● **Task statement**
Write out the data below exactly as given, without any of its pictures.

● **Source information**
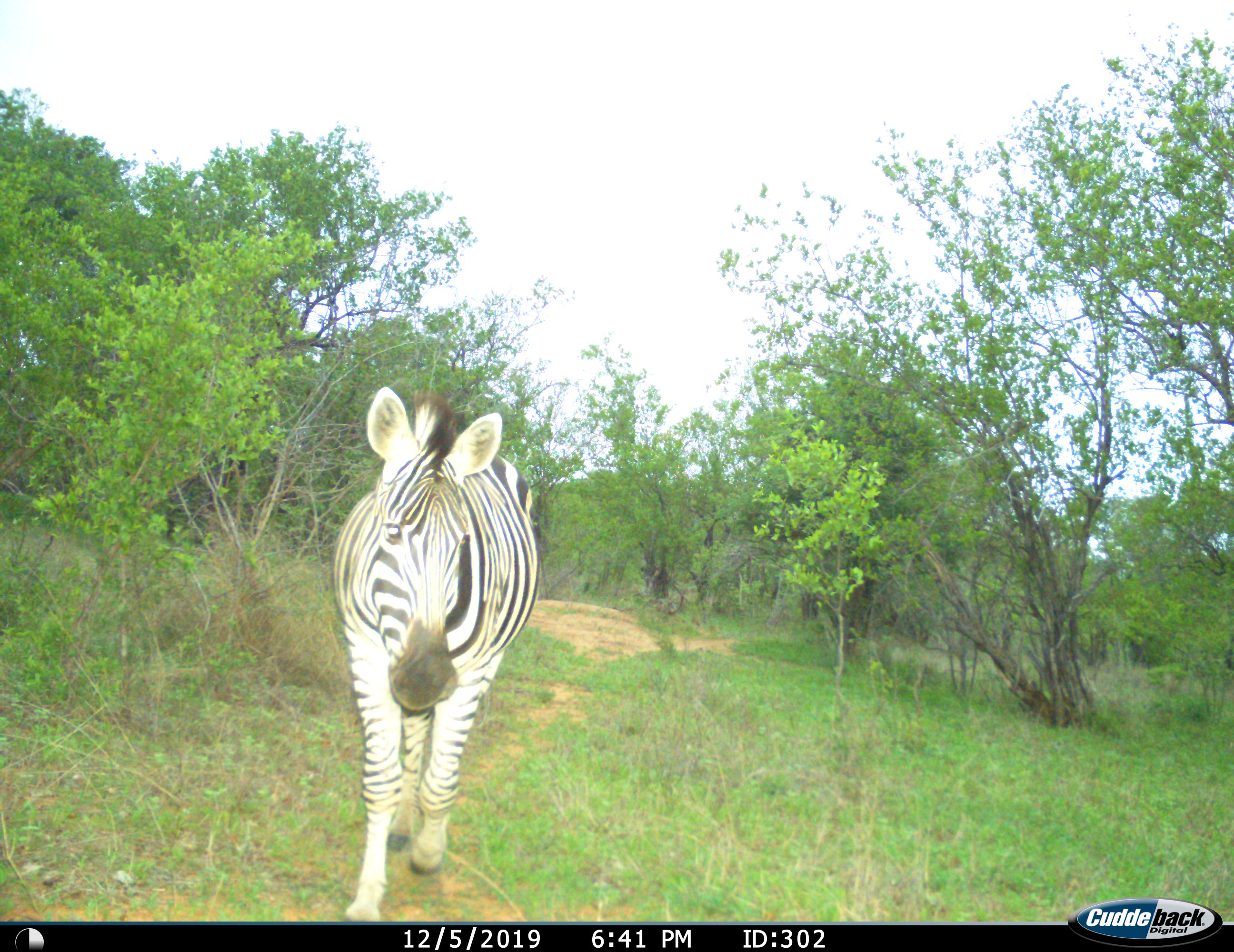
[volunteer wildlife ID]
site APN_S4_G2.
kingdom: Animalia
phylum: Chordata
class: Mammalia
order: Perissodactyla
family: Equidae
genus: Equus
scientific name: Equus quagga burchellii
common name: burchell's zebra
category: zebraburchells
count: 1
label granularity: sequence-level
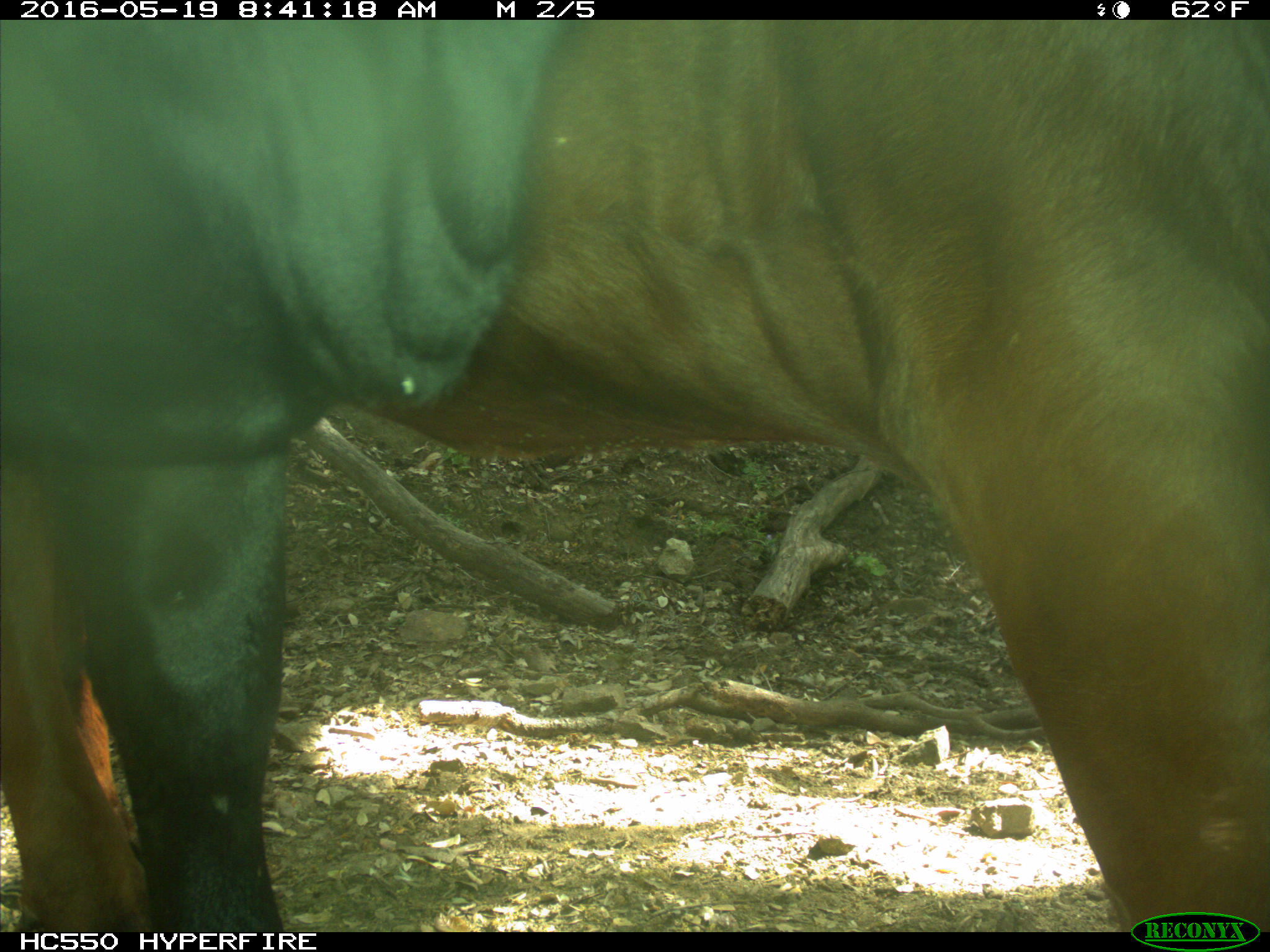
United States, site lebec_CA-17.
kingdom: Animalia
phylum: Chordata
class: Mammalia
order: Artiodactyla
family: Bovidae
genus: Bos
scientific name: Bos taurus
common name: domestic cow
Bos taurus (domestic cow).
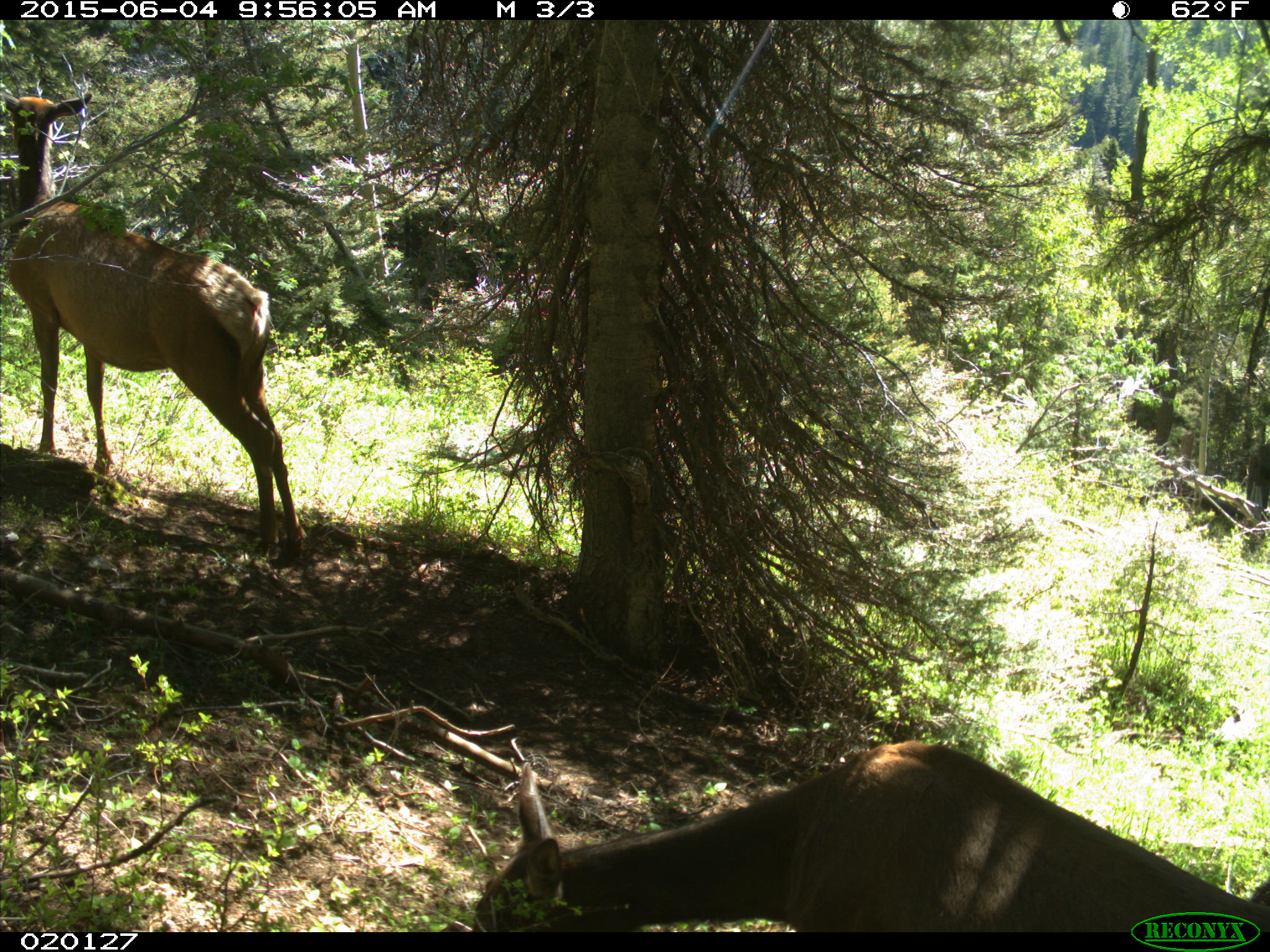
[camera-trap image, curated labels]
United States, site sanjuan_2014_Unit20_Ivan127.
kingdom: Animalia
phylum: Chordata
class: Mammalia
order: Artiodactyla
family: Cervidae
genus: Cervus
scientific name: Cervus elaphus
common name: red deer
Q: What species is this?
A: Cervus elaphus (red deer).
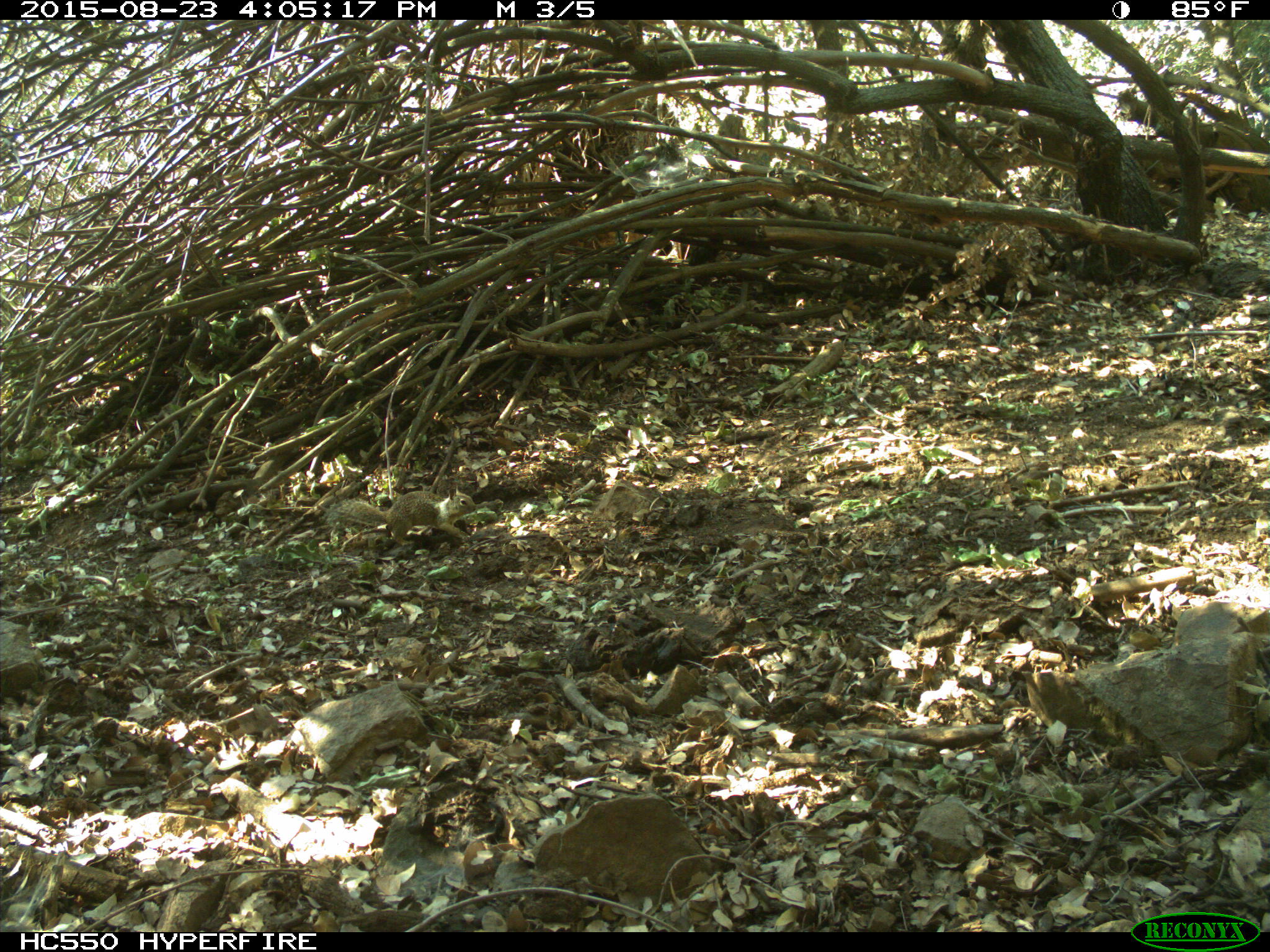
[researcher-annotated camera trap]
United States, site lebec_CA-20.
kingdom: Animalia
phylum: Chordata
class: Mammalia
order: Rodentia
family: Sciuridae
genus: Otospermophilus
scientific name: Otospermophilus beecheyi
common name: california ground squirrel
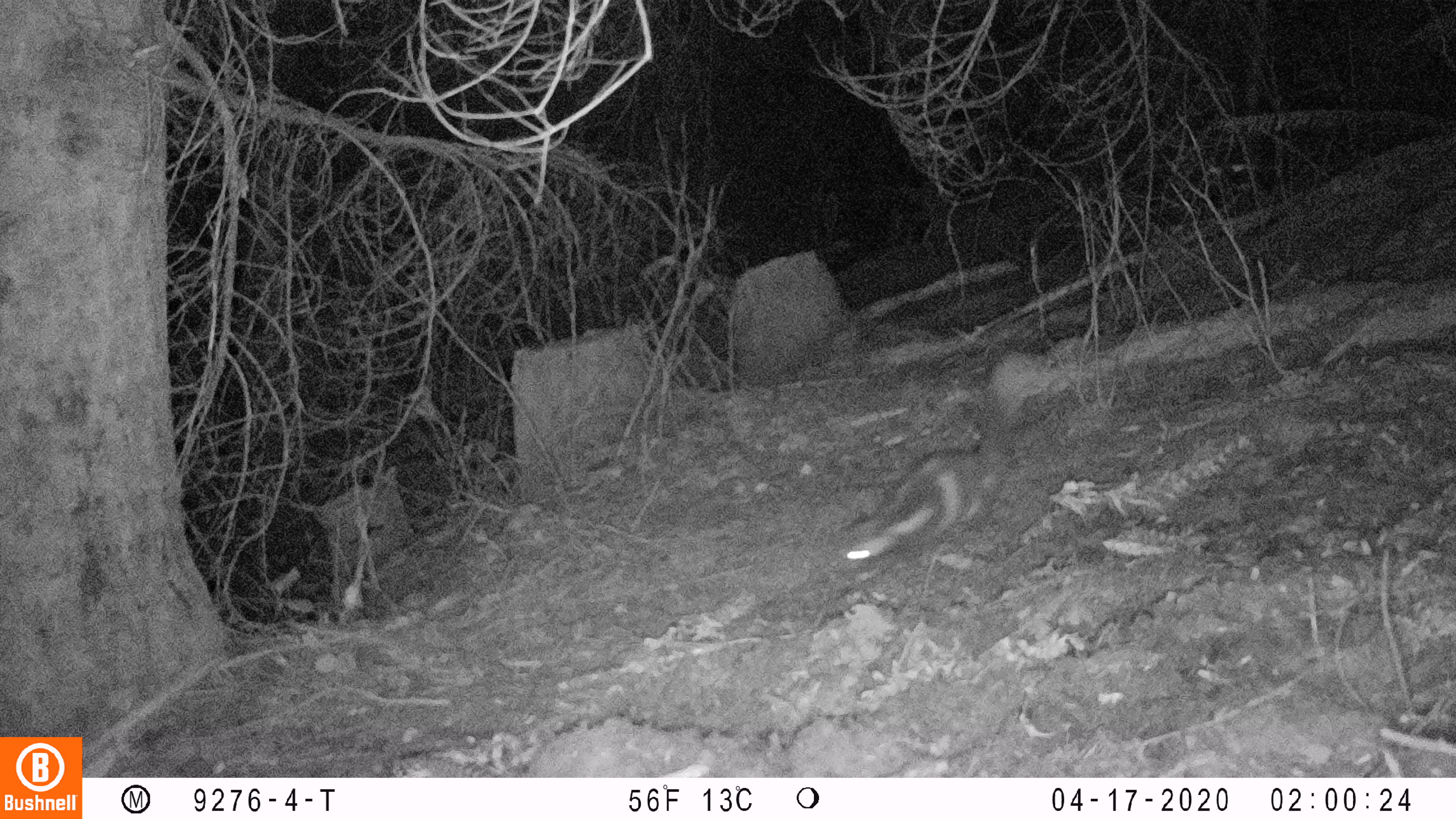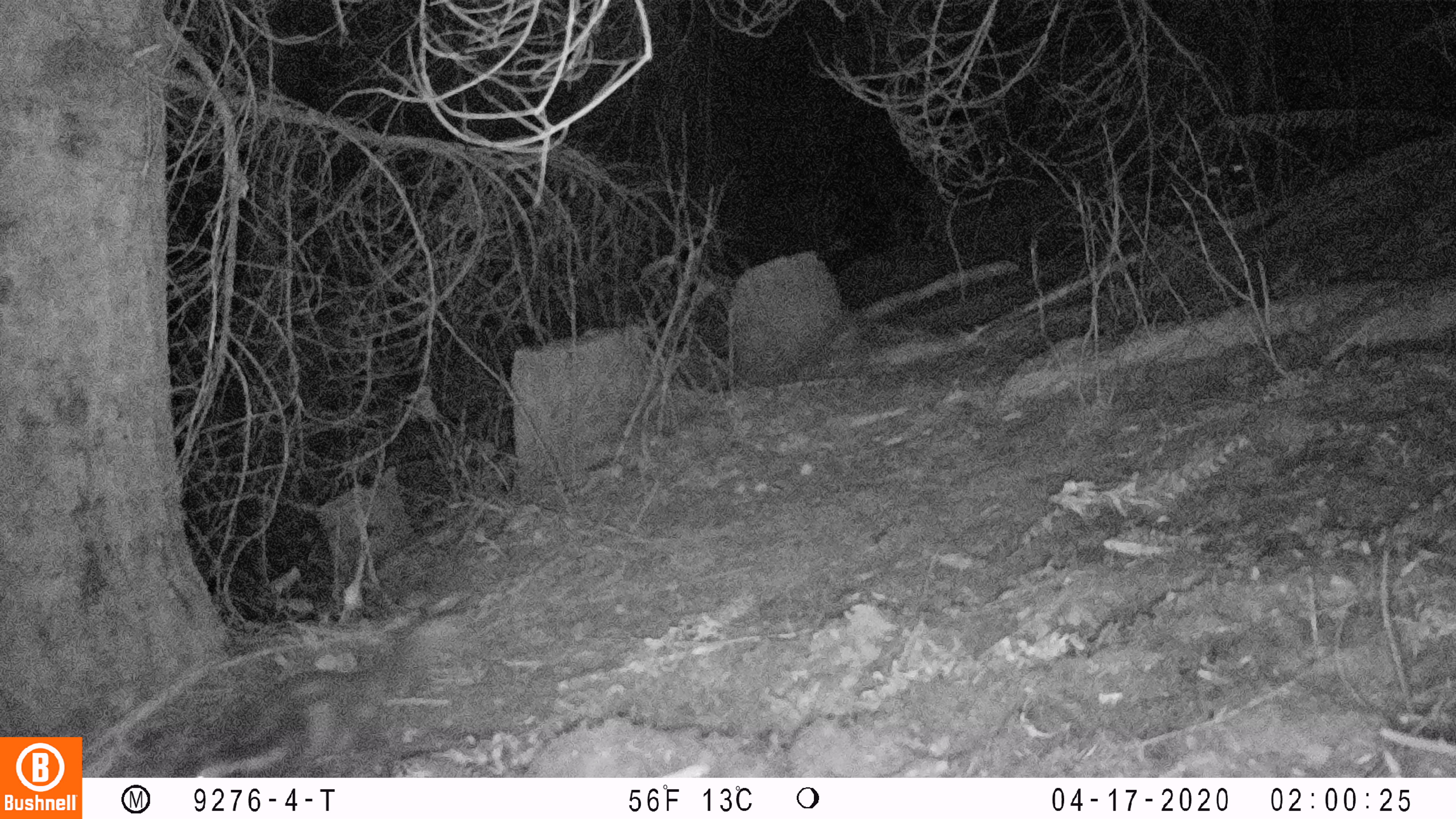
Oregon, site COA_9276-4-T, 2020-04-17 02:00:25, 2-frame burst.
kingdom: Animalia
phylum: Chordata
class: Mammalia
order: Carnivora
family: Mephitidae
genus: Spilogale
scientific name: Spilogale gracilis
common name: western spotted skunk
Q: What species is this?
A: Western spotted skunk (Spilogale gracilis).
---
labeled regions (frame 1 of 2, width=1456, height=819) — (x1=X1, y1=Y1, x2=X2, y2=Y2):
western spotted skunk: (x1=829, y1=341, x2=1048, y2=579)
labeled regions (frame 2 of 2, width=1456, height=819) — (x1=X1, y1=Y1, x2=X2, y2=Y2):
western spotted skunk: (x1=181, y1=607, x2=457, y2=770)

● **Problem solution**
[volunteer wildlife ID]
site APN_S4_G2.
kingdom: Animalia
phylum: Chordata
class: Mammalia
order: Perissodactyla
family: Equidae
genus: Equus
scientific name: Equus quagga burchellii
common name: burchell's zebra
category: zebraburchells
count: 1
label granularity: sequence-level
United States, site lebec_CA-17.
kingdom: Animalia
phylum: Chordata
class: Mammalia
order: Artiodactyla
family: Bovidae
genus: Bos
scientific name: Bos taurus
common name: domestic cow
Bos taurus (domestic cow).
[camera-trap image, curated labels]
United States, site sanjuan_2014_Unit20_Ivan127.
kingdom: Animalia
phylum: Chordata
class: Mammalia
order: Artiodactyla
family: Cervidae
genus: Cervus
scientific name: Cervus elaphus
common name: red deer
Q: What species is this?
A: Cervus elaphus (red deer).
[researcher-annotated camera trap]
United States, site lebec_CA-20.
kingdom: Animalia
phylum: Chordata
class: Mammalia
order: Rodentia
family: Sciuridae
genus: Otospermophilus
scientific name: Otospermophilus beecheyi
common name: california ground squirrel
Oregon, site COA_9276-4-T, 2020-04-17 02:00:25, 2-frame burst.
kingdom: Animalia
phylum: Chordata
class: Mammalia
order: Carnivora
family: Mephitidae
genus: Spilogale
scientific name: Spilogale gracilis
common name: western spotted skunk
Q: What species is this?
A: Western spotted skunk (Spilogale gracilis).
---
labeled regions (frame 1 of 2, width=1456, height=819) — (x1=X1, y1=Y1, x2=X2, y2=Y2):
western spotted skunk: (x1=829, y1=341, x2=1048, y2=579)
labeled regions (frame 2 of 2, width=1456, height=819) — (x1=X1, y1=Y1, x2=X2, y2=Y2):
western spotted skunk: (x1=181, y1=607, x2=457, y2=770)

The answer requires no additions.